Metacognitive Retrieval-Augmented Large Language Models
This addresses the issue of predefined reasoning steps in NLP tasks, offering a novel approach for enhancing factual content generation, though it appears incremental in building on retrieval-augmented methods.
The paper tackles the problem of inaccuracies in retrieval-augmented generation for multi-hop reasoning by introducing MetaRAG, which integrates metacognition to enable self-reflection and strategy planning, resulting in significant performance improvements over existing methods.

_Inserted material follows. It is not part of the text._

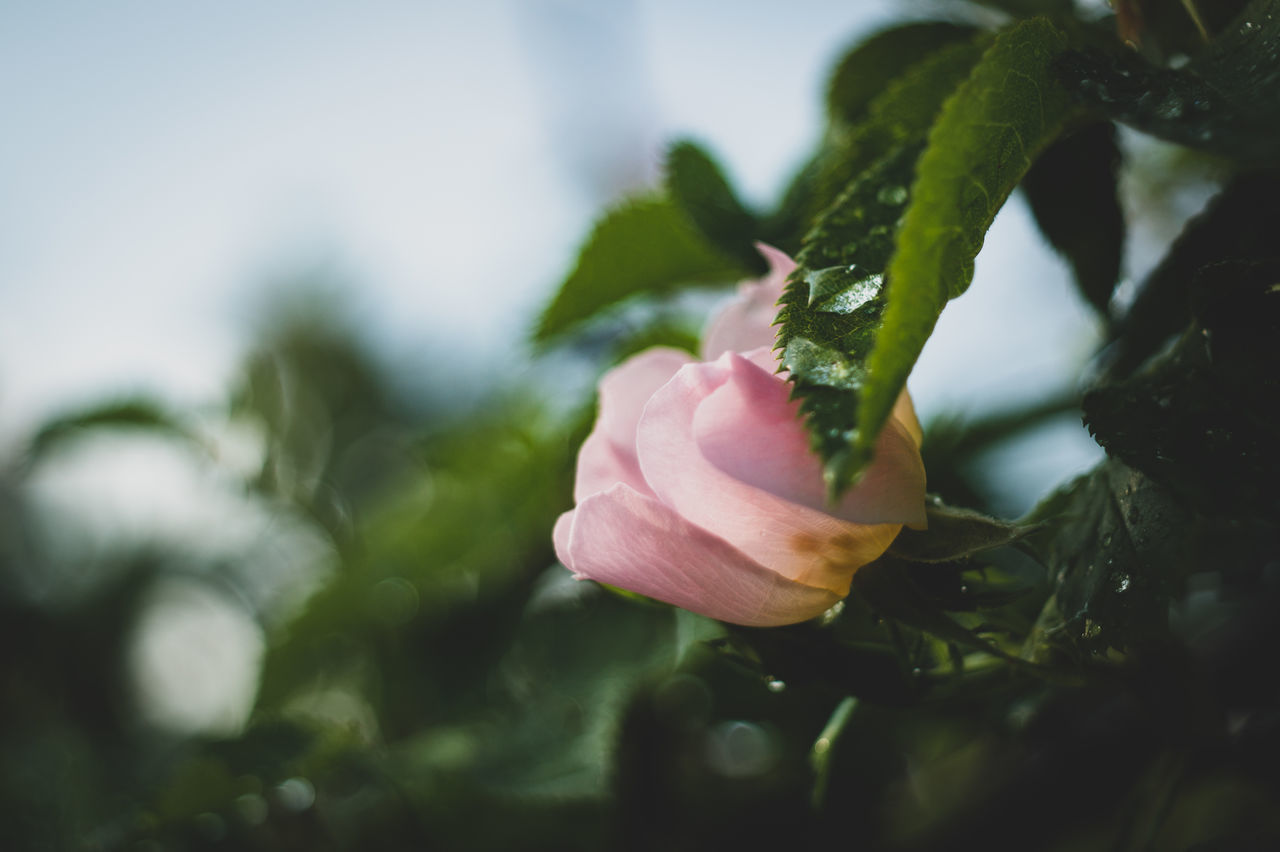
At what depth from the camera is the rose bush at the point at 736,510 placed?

Retrieval-augmented generation have become central in natural language processing due to their efficacy in generating factual content. While traditional methods employ single-time retrieval, more recent approaches have shifted towards multi-time retrieval for multi-hop reasoning tasks. However, these strategies are bound by predefined reasoning steps, potentially leading to inaccuracies in response generation. This paper introduces MetaRAG, an approach that combines the retrieval-augmented generation process with metacognition. Drawing from cognitive psychology, metacognition allows an entity to self-reflect and critically evaluate its cognitive processes. By integrating this, MetaRAG enables the model to monitor, evaluate, and plan its response strategies, enhancing its introspective reasoning abilities. Through a three-step metacognitive regulation pipeline, the model can identify inadequacies in initial cognitive responses and fixes them. Empirical evaluations show that MetaRAG significantly outperforms existing methods.